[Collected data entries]
----

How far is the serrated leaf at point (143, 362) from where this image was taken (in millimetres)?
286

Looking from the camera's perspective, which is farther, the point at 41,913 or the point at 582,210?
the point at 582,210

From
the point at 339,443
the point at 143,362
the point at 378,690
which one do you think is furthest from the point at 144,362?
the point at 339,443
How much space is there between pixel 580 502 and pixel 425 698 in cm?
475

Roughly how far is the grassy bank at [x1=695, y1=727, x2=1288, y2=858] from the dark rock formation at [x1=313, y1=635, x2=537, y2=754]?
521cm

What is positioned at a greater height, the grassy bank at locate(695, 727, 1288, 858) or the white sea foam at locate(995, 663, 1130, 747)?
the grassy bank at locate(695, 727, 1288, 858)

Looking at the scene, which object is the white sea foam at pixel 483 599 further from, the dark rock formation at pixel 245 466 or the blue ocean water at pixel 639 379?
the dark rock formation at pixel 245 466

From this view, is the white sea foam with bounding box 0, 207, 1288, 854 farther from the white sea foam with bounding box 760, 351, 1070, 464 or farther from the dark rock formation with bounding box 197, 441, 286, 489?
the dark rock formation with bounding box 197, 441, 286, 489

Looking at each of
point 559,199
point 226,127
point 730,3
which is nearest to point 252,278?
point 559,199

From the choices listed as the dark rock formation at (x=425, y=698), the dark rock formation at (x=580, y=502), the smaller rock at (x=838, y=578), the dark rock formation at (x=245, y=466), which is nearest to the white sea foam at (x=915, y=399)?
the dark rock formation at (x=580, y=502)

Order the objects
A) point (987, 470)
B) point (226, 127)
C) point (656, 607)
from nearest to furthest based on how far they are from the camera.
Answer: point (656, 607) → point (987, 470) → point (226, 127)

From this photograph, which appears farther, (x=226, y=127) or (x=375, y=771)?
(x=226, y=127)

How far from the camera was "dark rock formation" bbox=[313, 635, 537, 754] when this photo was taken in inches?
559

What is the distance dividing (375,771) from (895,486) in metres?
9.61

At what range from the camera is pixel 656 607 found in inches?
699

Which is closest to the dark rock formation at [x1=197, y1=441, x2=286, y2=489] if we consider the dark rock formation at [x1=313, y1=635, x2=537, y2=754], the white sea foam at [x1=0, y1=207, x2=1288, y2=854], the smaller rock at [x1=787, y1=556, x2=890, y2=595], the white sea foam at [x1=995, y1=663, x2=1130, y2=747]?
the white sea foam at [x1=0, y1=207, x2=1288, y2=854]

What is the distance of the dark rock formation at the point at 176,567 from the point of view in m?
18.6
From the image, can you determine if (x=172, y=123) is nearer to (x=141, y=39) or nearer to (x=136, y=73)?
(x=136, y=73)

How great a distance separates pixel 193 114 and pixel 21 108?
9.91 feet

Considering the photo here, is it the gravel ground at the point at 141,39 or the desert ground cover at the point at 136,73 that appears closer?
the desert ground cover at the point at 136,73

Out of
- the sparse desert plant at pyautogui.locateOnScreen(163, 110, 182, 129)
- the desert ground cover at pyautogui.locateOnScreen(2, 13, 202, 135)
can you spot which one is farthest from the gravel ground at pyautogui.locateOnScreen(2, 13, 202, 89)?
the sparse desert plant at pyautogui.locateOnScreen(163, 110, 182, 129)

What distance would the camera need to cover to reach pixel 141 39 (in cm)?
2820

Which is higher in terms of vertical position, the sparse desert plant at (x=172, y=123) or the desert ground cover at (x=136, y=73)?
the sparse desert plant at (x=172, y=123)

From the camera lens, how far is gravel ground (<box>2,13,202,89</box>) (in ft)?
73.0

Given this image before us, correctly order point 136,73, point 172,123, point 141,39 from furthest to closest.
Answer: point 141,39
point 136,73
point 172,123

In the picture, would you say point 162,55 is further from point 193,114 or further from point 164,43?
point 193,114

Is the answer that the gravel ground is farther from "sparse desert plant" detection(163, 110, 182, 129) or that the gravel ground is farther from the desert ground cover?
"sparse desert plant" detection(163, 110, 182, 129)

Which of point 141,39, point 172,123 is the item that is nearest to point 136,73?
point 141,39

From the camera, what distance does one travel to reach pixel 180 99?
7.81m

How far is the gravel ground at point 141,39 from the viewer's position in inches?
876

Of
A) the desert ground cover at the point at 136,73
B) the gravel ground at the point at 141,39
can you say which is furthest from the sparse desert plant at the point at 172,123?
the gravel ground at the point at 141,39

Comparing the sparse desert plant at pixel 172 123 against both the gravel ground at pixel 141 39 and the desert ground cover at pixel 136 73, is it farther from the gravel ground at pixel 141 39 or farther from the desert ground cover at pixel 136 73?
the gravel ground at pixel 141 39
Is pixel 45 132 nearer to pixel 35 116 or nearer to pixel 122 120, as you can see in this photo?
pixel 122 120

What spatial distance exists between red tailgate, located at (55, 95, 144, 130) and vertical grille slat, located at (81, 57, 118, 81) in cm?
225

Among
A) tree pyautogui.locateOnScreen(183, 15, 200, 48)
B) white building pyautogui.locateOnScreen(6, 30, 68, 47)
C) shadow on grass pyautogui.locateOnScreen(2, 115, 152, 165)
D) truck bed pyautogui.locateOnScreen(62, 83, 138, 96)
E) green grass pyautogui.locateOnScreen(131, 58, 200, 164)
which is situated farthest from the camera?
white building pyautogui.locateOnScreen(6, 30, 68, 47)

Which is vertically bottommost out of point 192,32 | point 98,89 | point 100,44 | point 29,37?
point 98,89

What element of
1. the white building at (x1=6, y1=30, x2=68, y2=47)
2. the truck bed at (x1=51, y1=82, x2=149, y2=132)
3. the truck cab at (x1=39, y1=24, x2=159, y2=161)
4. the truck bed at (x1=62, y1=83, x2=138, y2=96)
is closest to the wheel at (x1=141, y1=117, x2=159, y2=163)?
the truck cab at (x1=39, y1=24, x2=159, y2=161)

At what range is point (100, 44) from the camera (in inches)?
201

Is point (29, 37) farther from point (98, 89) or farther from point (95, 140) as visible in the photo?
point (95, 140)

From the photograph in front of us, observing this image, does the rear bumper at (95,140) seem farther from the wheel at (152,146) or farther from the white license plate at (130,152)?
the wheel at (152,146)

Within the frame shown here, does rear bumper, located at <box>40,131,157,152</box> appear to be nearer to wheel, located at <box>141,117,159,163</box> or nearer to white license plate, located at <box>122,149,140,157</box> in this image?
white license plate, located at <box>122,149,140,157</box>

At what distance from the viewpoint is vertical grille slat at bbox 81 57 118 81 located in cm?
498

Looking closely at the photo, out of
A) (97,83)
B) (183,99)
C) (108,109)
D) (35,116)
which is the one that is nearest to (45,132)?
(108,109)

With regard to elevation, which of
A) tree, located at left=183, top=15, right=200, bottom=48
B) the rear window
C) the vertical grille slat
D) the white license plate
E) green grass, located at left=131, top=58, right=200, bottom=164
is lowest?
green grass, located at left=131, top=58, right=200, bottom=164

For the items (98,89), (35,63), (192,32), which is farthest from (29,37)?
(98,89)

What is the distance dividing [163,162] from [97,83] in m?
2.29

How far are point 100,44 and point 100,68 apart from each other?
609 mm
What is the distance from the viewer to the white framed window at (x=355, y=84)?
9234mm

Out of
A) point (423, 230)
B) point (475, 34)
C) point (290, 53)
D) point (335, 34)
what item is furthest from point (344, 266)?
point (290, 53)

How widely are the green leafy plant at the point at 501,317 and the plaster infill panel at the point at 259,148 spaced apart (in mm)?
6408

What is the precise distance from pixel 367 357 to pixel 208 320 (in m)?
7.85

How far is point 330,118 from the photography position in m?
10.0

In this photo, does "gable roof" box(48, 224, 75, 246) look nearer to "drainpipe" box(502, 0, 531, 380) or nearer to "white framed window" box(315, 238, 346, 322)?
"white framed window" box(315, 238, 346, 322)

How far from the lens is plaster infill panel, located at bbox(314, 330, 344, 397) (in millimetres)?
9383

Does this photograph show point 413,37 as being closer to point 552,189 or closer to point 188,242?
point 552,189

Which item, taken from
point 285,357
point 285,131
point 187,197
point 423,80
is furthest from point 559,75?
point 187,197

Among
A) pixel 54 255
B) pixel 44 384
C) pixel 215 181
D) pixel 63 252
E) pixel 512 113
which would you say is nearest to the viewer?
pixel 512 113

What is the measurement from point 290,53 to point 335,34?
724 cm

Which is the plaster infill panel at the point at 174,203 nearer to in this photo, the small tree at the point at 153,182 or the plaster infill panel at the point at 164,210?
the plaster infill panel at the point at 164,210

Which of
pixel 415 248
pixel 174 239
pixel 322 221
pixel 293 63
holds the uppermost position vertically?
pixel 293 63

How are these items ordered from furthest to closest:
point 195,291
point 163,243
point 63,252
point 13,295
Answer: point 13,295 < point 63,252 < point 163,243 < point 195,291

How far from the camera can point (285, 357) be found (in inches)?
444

----

BRIEF - The lines to reproduce run from the line containing "What is the measurement" to the end of the listing; write them out exactly and add nothing.

RESULT OF THE EXERCISE -
What is the measurement from point 290,53 to point 335,34?
724 cm

Which is the plaster infill panel at the point at 174,203 nearer to in this photo, the small tree at the point at 153,182 or the plaster infill panel at the point at 164,210?
the plaster infill panel at the point at 164,210

Which of
pixel 415 248
pixel 174 239
pixel 322 221
pixel 293 63
holds the uppermost position vertically?
pixel 293 63

How are these items ordered from furthest to closest:
point 195,291
point 163,243
point 63,252
point 13,295
Answer: point 13,295 < point 63,252 < point 163,243 < point 195,291

How far from the camera can point (285, 357) be found (in inches)?
444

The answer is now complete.